To-do item
Please output, word for word, the stretch of the passage on German reunification between "But if Kohl" and "Soviets were balking.", inclusive.

Page extract
Still, the historically justified fears of Germany's neighbors were alien to the Americans. US President Bush, a dyed-in-the-wool pragmatist, says today that he had not made up his mind at the time and followed the lead of his advisors. His chief advisor, National Security Advisor Brent Scowcroft, seemed initially content with the status quo, saying: "What was wrong with a divided Germany as long as the situation was stable?"

What About NATO?

In early December 1989, Bush erected the highest hurdle when he stated that the United States would only agree to reunification if the new Germany were brought into the NATO fold. British diplomats wondered whether this was a trick aimed at postponing German reunification for years to come. Nevertheless, Kohl agreed to Bush's proposal. He was concerned that if Germany became neutral, NATO would collapse. Without the North Atlantic pact, Kohl worried, the Americans would disappear from Europe, and nuclear powers France and Great Britain would then form a tighter alliance. It was an outcome no chancellor could possibly wish for.
But if Kohl agreed to NATO membership, Bush would stand by his word -- and American influence in Europe would increase. The only problem was convincing Gorbachev to accept both reunification and NATO membership. His troops were still stationed in East Germany, which was still a member or the Warsaw Pact, and Gorbachev was still convinced that a leftist political party emerging from the SED could save the GDR.
This was the state of affairs in early 1990: The Europeans were opposed to German reunification, the Americans were demanding the (near) impossible, and the Soviets were balking.

'A Bull in a China Shop'

"At the time, we were constantly trying to figure out what measures and proposals we could come up with to bring Gorbachev on board," Teltschik says today. The search for compromises was also complicated by the fact that the Soviet general secretary resented Kohl for his 10-point plan.

Stored data
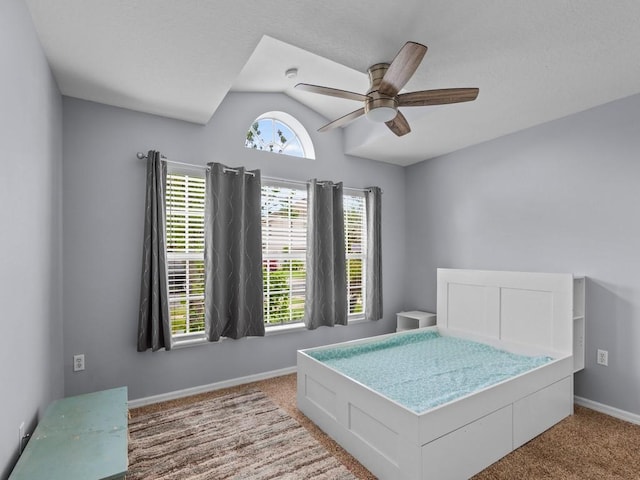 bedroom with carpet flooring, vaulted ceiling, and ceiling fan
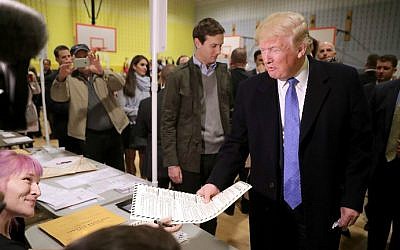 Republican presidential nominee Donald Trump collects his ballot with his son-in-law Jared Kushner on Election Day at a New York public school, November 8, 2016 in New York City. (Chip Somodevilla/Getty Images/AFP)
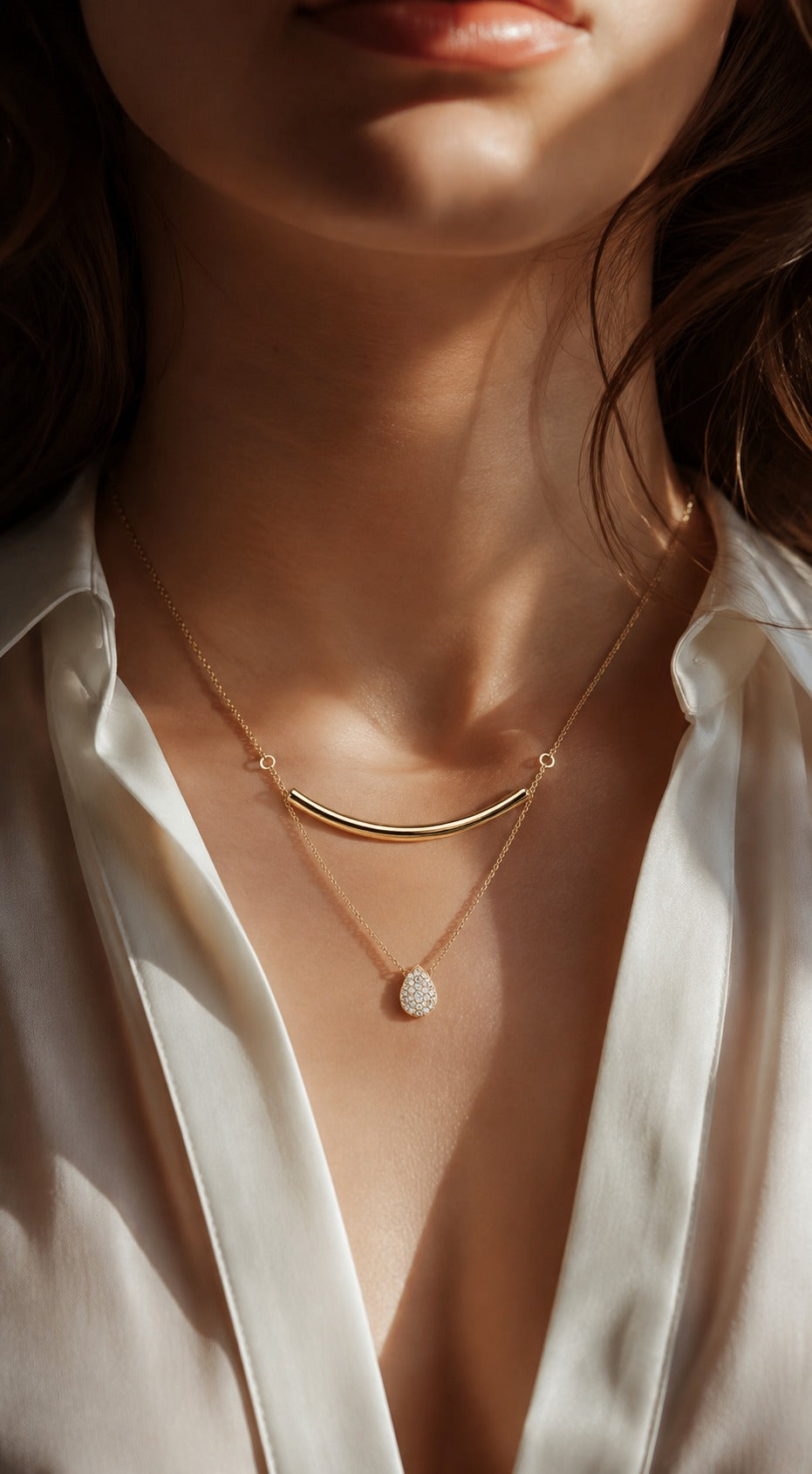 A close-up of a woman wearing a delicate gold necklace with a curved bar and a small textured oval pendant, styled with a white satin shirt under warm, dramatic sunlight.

...

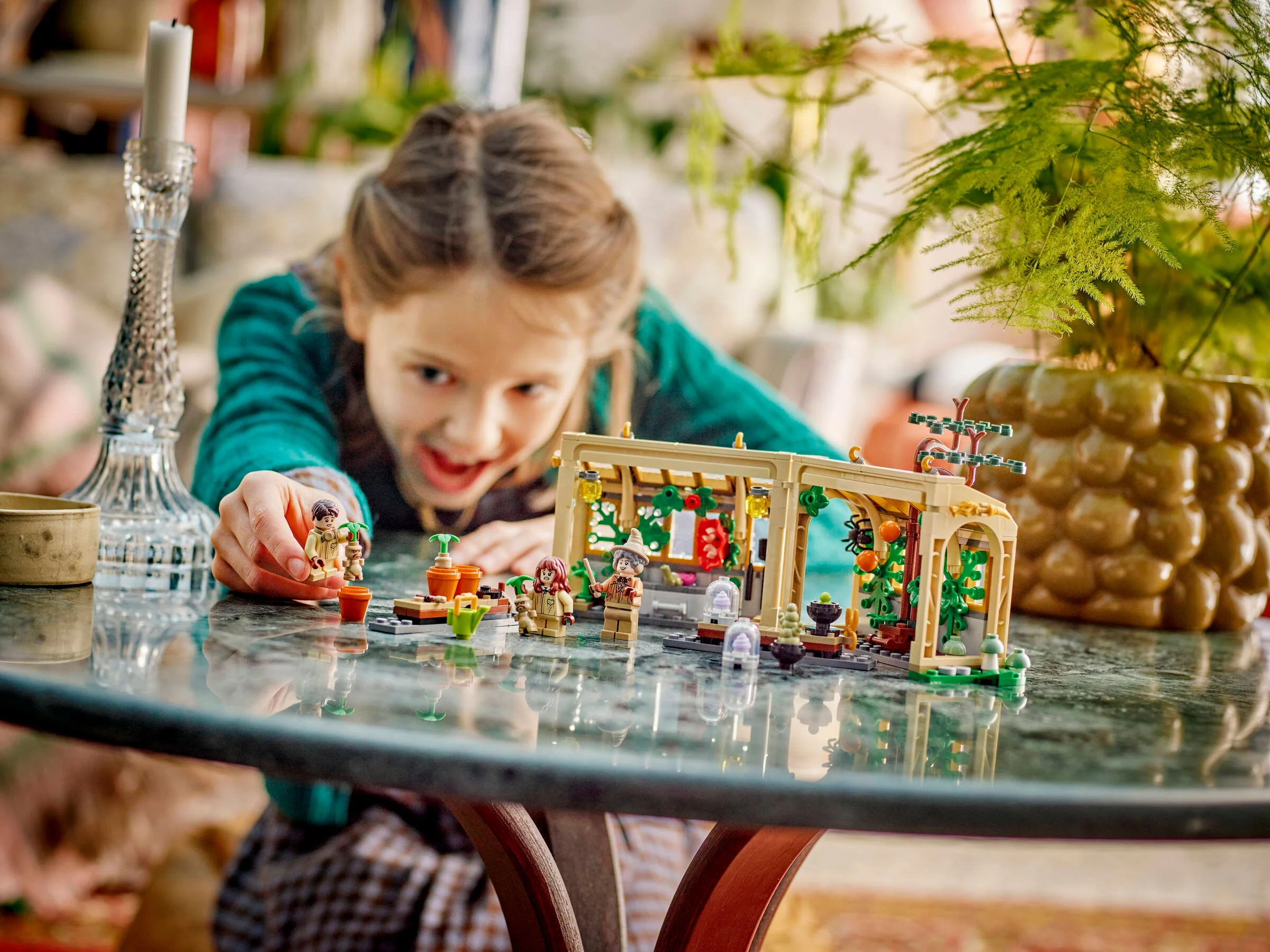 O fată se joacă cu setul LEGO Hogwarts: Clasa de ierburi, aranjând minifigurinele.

Output of the exercise
But if Kohl agreed to NATO membership, Bush would stand by his word -- and American influence in Europe would increase. The only problem was convincing Gorbachev to accept both reunification and NATO membership. His troops were still stationed in East Germany, which was still a member or the Warsaw Pact, and Gorbachev was still convinced that a leftist political party emerging from the SED could save the GDR.
This was the state of affairs in early 1990: The Europeans were opposed to German reunification, the Americans were demanding the (near) impossible, and the Soviets were balking.